Le programme ÉLÉ-SGMS visait plusieurs objectifs: augmenter la stimulation liée à la lecture et à l’écriture, développer le plaisir autour des livres, développer la sensibilité au schéma du récit, développer la capacité à répondre à des questions de type microsélection, inférence et réaction au texte, développer l’interaction autour du livre, développer la motricité fine et la motricité globale et développer le vocabulaire. À travers ces objectifs, l’engagement et l’ouverture face aux livres ont également été observés et ce sont ces résultats qui seront ici présentés. Plus spécifiquement, nous comparons des groupes de milieux défavorisés et favorisés à l’entrée en classe maternelle et à la fin de l’année scolaire. Nous comparerons également les enfants en fonction de leur exposition ou non aux activités du programme ÉLÉ-SGMS.

4. Méthodologie

L’expérimentation a consisté à implanter un projet d’ÉLÉ dans des SGMS. Ainsi, les éducatrices ont reçu une formation et un accompagnement pour animer le programme auprès des élèves de maternelle au cours de l’année. Les élèves ont participé à une évaluation de leurs habiletés en éveil au début et à la fin de l’année. Un groupe d’élèves a participé au programme d’ÉLÉ et un second groupe n’a pas été exposé aux activités.

(Données stockées)
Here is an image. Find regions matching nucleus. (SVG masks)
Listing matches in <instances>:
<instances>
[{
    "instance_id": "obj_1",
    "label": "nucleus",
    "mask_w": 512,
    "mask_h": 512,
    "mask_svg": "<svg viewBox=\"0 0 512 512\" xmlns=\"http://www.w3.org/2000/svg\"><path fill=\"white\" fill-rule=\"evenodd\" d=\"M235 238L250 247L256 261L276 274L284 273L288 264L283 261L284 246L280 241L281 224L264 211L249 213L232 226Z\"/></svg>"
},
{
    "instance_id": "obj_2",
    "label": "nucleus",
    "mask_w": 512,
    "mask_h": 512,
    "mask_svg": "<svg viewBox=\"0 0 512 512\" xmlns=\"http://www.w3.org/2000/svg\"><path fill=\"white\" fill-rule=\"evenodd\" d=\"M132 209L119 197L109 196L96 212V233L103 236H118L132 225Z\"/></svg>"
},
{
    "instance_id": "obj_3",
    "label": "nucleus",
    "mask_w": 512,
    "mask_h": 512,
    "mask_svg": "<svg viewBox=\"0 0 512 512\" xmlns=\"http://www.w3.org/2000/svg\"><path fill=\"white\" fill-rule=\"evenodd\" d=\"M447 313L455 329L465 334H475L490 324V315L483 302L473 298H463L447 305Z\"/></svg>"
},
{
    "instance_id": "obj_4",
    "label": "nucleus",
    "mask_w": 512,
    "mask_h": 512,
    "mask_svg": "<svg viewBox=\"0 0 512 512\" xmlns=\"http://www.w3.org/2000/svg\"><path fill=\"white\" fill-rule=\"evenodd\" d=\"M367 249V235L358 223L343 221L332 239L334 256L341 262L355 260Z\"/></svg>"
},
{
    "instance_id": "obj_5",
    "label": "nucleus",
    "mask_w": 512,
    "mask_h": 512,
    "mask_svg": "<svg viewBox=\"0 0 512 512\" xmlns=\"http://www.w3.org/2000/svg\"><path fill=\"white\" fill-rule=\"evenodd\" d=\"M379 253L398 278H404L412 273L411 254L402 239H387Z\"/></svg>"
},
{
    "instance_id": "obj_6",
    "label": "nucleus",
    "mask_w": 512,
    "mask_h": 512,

TÂCHES À RÉALISER:
1 - Quelles lignes ci-dessus contiennent la chaîne « http », en tenant compte de la casse ? Affichez-les toutes.
2 - Pouvez-vous fournir la suite du texte sur le programme ÉLÉ-SGMS, à partir de sa dernière phrase ?

RÉPONSES DANS L'ORDRE:
1 -
    "mask_svg": "<svg viewBox=\"0 0 512 512\" xmlns=\"http://www.w3.org/2000/svg\"><path fill=\"white\" fill-rule=\"evenodd\" d=\"M235 238L250 247L256 261L276 274L284 273L288 264L283 261L284 246L280 241L281 224L264 211L249 213L232 226Z\"/></svg>"
    "mask_svg": "<svg viewBox=\"0 0 512 512\" xmlns=\"http://www.w3.org/2000/svg\"><path fill=\"white\" fill-rule=\"evenodd\" d=\"M132 209L119 197L109 196L96 212V233L103 236H118L132 225Z\"/></svg>"
    "mask_svg": "<svg viewBox=\"0 0 512 512\" xmlns=\"http://www.w3.org/2000/svg\"><path fill=\"white\" fill-rule=\"evenodd\" d=\"M447 313L455 329L465 334H475L490 324V315L483 302L473 298H463L447 305Z\"/></svg>"
    "mask_svg": "<svg viewBox=\"0 0 512 512\" xmlns=\"http://www.w3.org/2000/svg\"><path fill=\"white\" fill-rule=\"evenodd\" d=\"M367 249V235L358 223L343 221L332 239L334 256L341 262L355 260Z\"/></svg>"
    "mask_svg": "<svg viewBox=\"0 0 512 512\" xmlns=\"http://www.w3.org/2000/svg\"><path fill=\"white\" fill-rule=\"evenodd\" d=\"M379 253L398 278H404L412 273L411 254L402 239H387Z\"/></svg>"

2 -
4.1 Le programme ÉLÉ-SGMS

Le programme ÉLÉ-SGMS est organisé autour d’activités, telles que l’animation du livre, l’activité de vocabulaire, la chanson ou la comptine, la psychomotricité (au gymnase ou à l’extérieur), la pause animée, le coin lecture et le bricolage. Ces activités sont conçues pour favoriser l’éveil à la lecture et à l’écriture des enfants de 4 ou 5 ans et s’articulent autour de thèmes explorés au cours desquels les activités régulières du service de garde suivent leur cours. Ainsi, les éducatrices et les responsables du SGMS qui animent le projet ont en main le matériel nécessaire pour offrir de courts ateliers d’ÉLÉ qui peuvent durer entre 5 minutes et 30 minutes. L’approche préconisée lors des ateliers est avant tout basée sur le plaisir et la découverte afin de donner le goût aux enfants de participer et de leur faire développer un sentiment positif par rapport à la lecture et à l’écriture. Chaque thème est traité sur deux à trois semaines et les éducatrices ont à leur disposition 18 thèmes qui suivent un ordre prédéterminé par l’équipe de recherche. Les livres ont été sélectionnés avec l’aide de conseillères pédagogiques du préscolaire en fonction des thématiques abordées qui ont été choisies de concert avec les milieux.

4.2 Déroulement

L’expérimentation s’est déroulée sur une année scolaire, soit l’an 2010-2011 dans deux régions et en 2011-2012 dans les deux autres régions, tel que présenté dans le tableau 1. La cinquième région, celle de la Montérégie, est celle des groupes contrôles. Chaque élève, ayant fait l’objet du consentement écrit d’un parent, a été évalué à deux moments, avant et après l’exposition au programme d’éveil. L’objectif plus large du projet de recherche consistait à évaluer plusieurs habiletés d’éveil en lecture et en écriture. Pour ce faire, les élèves ont été libérés environ 45 minutes pendant les heures de classe pour participer à l’évaluation de leurs habiletés.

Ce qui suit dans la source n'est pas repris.